Abstract

The concept of ‘Big Data’ is not new, having been in frequent use since the 1990s. In recent years, the term has become more relevant, with increases in the size and type of data available, as well as the computational capability to rapidly execute analyses across large datasets. ‘Big Data’ is typically characterized by at least ‘3 Vs’: velocity, variety and volume; some posit that ‘veracity’, ‘variability’ or ‘value’ should also be added to the list. 1 For many years, Big Data has been described as having the potential to result in transformative changes to many industries, including healthcare. While there have been significant advances in its use in the financial and retail sectors, its impact in healthcare has been slow, in part due to regulations and privacy concerns. In drug and vaccine safety, in particular, its postulated benefits have not fully materialized. In this editorial, we examine the impact of Big Data on the cornerstones of post-approval pharmacovigilance: quantitative signal evaluation and the identification of potentially new safety signals. We describe the achievements thus far of Big Data approaches within pharmacoepidemiology; the capabilities and approaches that are most promising for improving the quality of data available for drug safety research; and, lastly, the importance of evaluating whether the contribution of Big Data sources to identifying potential safety signals is redundant, complements or replaces the traditional data sources and techniques being used in pharmacovigilance today.

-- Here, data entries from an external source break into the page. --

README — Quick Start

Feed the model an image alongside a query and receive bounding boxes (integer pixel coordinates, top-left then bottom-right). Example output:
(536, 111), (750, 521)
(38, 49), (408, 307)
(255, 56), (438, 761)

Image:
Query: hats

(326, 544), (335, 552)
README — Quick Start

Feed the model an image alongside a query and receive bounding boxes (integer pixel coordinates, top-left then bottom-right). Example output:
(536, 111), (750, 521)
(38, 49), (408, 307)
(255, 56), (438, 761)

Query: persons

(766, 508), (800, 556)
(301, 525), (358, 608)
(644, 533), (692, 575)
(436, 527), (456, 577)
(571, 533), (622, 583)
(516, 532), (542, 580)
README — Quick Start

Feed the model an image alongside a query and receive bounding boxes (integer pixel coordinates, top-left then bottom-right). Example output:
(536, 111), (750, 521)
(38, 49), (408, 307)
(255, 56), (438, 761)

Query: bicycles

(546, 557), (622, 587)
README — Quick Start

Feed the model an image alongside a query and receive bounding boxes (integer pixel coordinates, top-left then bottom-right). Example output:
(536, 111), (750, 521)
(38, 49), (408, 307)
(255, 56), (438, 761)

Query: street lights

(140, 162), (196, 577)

For decades, varied sources of data, ranging from pre-clinical studies, randomized clinical trials and real-world data, have been used throughout the medicinal product lifecycle in order to better understand and describe the benefit–risk profile for patients and physicians in the approved product label. Pharmacovigilance and benefit–risk assessment occurs on an ongoing basis as new data emerge. With increases in the volume and type of data, particularly post-approval data which is often lacking medical history and other important patient information, this assessment has become increasingly complex and manual clinical review untenable as the primary method of signal detection. Historically, from the 1960s, safety surveillance used paper-based spontaneous reporting systems for signal detection 2 and specialized primary observational data-collection systems (e.g. Boston Collaborative Drug Surveillance Program, and UK and New Zealand Prescriptive Event Monitoring systems3–7); although in the US and UK in particular, observational administrative claims and medical records databases have been leveraged for the purpose of drug safety from the 1980s onwards. 8 More recently, spontaneous reporting systems have evolved to vast repositories of reports primarily submitted electronically, analyzed quantitatively and clinically as part of signal management systems.9,10 In addition to numerous primary data-collection studies, there are now hundreds of existing longitudinal observational databases (LODs) available for secondary use in epidemiological studies in North America, Europe and Asia, from drug or outcome registries, to transactional insurance claims databases and Electronic Medical Record (EMR) databases. 11
While the core of regulated pharmacovigilance practice still centers on the collection of individual case safety reports, change is occurring, in part as a result of Big Data approaches. The greatest change in pharmacovigilance analytics being applied today, and the one most connected to the Big Data revolution, is the more sophisticated use of observational data, as evidenced by pharmacoepidemiologic studies conducted across multiple databases and the development of large networks of observational databases of Electronic Healthcare Records in North America, Europe and Asia. 12 The most well-known example of a longitudinal observational database network for safety assessment is the US FDA’s Sentinel system, initiated in pilot form in 2009 and consisting primarily of private transactional insurance claims data. The system was specifically designed to investigate potential safety concerns 13 to respond to perceived weaknesses of a safety surveillance system reliant on spontaneous reporting. Sentinel, now in routine use at the FDA, conducts hundreds of assessments of products, conditions and product–outcome pairs each year (Jeff Brown, personal communication). Analyses are conducted across a distributed network of data from 16 health plans (with additional datasets coming on line over time) with currently over 220 million members and over 425 million person-years of data for analysis. Partners retain physical and operational control over their data by using a Common Data Model (CDM). Standard executable programs are then sent to each data partner to perform analyses or create analysis files for pooling summary data then being returned and compiled at a coordinating center. The network routinely uses standardized, simple queries which have as fast as a 1 week turnaround from query initiation to result, a rapid analysis capability not seen previously on large-scale observational data. The distributed database, which is updated quarterly, has information on over seven billion medical encounters and six billion outpatient pharmacy dispensations, and is growing at nearly one billion encounters per year (Jeff Brown, personal communication).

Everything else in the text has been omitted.